**Directions for this task**.
From the data below, repeat exactly the lines from the line with "The 25-hep A797T mutant shows" to the line with "Answer (YES/NO): NO", both included.

[Given records — start]

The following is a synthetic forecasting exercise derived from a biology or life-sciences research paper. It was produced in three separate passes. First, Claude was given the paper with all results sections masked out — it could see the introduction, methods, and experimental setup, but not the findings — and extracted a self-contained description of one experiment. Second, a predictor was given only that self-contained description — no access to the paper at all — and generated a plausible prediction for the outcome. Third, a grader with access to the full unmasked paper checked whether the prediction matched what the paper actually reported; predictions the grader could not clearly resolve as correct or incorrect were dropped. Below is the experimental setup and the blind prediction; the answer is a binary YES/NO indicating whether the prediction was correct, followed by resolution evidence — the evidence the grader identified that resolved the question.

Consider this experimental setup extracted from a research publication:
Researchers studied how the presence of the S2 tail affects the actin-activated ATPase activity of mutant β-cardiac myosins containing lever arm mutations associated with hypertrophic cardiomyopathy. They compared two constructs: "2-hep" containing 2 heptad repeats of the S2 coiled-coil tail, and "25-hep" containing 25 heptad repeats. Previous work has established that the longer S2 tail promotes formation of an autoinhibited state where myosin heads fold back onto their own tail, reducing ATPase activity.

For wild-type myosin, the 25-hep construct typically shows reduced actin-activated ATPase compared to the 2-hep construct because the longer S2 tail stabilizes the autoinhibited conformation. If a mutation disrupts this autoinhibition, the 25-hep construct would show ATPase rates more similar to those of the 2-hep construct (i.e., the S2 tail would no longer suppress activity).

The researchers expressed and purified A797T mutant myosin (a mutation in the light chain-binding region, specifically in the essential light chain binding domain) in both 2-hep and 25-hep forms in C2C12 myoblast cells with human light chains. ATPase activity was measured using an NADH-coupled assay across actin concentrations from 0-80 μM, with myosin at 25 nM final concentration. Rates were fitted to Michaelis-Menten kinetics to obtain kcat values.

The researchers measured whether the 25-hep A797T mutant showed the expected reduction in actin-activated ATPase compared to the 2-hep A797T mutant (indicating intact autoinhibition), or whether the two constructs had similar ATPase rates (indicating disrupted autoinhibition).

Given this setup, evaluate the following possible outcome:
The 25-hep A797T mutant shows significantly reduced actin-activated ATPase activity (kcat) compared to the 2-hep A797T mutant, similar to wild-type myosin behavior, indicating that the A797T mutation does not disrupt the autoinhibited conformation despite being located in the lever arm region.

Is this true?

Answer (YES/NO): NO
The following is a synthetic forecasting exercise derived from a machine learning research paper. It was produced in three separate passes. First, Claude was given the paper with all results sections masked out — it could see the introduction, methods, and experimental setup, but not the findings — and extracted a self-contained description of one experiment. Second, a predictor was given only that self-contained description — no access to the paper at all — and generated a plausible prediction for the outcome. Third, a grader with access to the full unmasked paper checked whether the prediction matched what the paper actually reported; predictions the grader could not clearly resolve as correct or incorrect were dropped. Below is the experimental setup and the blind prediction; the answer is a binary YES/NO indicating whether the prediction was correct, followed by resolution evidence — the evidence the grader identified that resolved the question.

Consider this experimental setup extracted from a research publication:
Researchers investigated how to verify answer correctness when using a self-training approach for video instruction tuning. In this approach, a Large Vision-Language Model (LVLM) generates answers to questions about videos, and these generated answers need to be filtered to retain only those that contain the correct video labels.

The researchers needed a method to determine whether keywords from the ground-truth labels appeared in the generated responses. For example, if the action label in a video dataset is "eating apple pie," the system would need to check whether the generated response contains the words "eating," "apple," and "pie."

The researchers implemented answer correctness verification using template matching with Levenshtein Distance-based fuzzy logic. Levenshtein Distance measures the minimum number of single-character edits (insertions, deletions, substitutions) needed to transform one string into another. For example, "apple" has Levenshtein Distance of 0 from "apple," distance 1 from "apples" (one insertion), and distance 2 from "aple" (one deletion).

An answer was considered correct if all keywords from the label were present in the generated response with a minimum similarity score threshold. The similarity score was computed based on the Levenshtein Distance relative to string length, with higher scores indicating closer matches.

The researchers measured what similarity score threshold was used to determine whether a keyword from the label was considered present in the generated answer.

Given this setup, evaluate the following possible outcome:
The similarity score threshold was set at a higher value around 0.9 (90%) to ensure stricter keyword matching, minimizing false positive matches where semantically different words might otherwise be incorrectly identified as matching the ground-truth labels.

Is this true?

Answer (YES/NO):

[Given records — finish]

**Answer space**.
The 25-hep A797T mutant shows significantly reduced actin-activated ATPase activity (kcat) compared to the 2-hep A797T mutant, similar to wild-type myosin behavior, indicating that the A797T mutation does not disrupt the autoinhibited conformation despite being located in the lever arm region.

Is this true?

Answer (YES/NO): NO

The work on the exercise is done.